DATA PROVIDED section start

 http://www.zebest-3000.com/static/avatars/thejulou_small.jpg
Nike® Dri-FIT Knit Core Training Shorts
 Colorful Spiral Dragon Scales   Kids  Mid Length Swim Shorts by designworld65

DATA PROVIDED section end
DATA PROVIDED section start

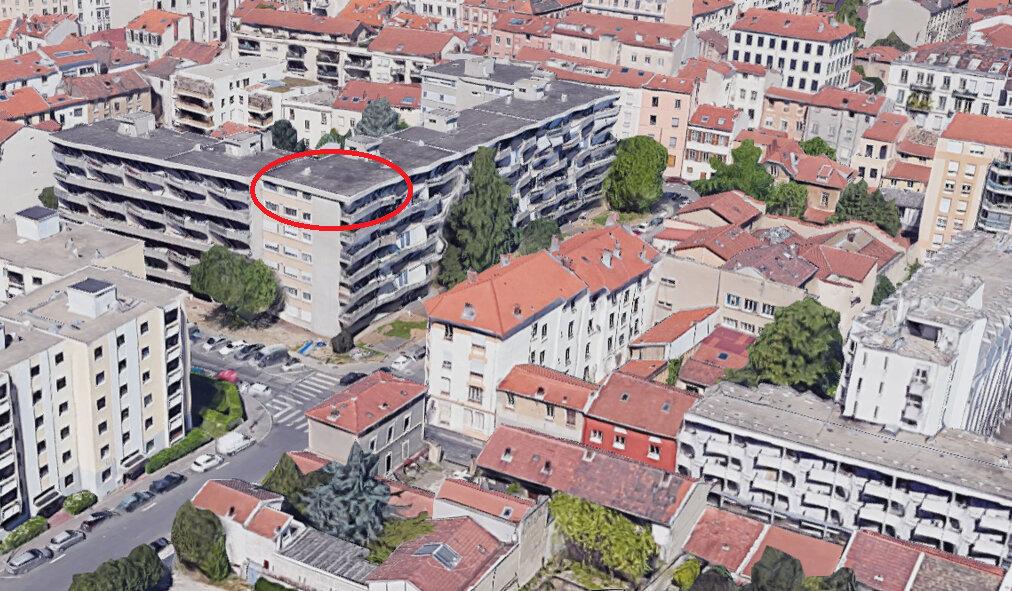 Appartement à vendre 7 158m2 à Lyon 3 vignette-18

DATA PROVIDED section end
DATA PROVIDED section start

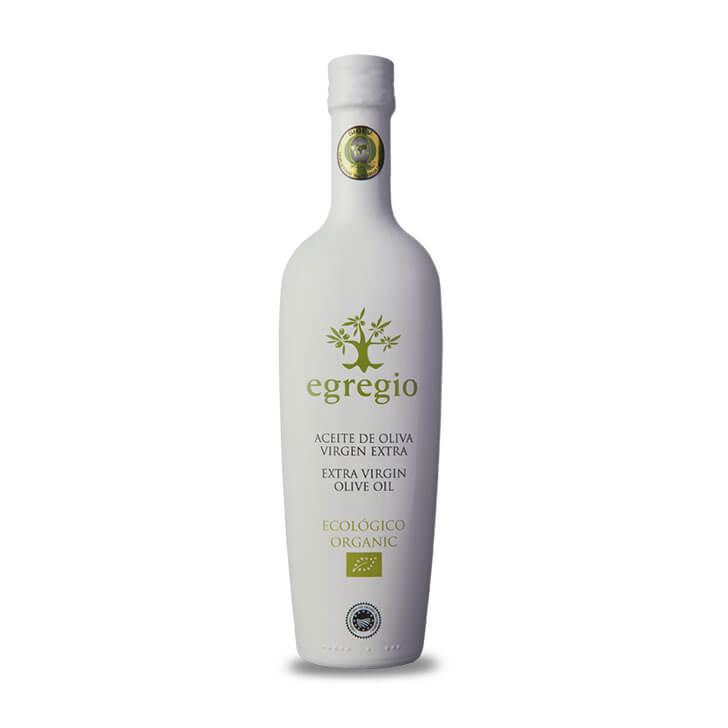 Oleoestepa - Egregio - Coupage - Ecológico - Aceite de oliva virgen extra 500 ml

DATA PROVIDED section end

WORK REQUIRED = For each line above that contains the word "Shorts", make a copy.

SOLUTION =
Nike® Dri-FIT Knit Core Training Shorts
 Colorful Spiral Dragon Scales   Kids  Mid Length Swim Shorts by designworld65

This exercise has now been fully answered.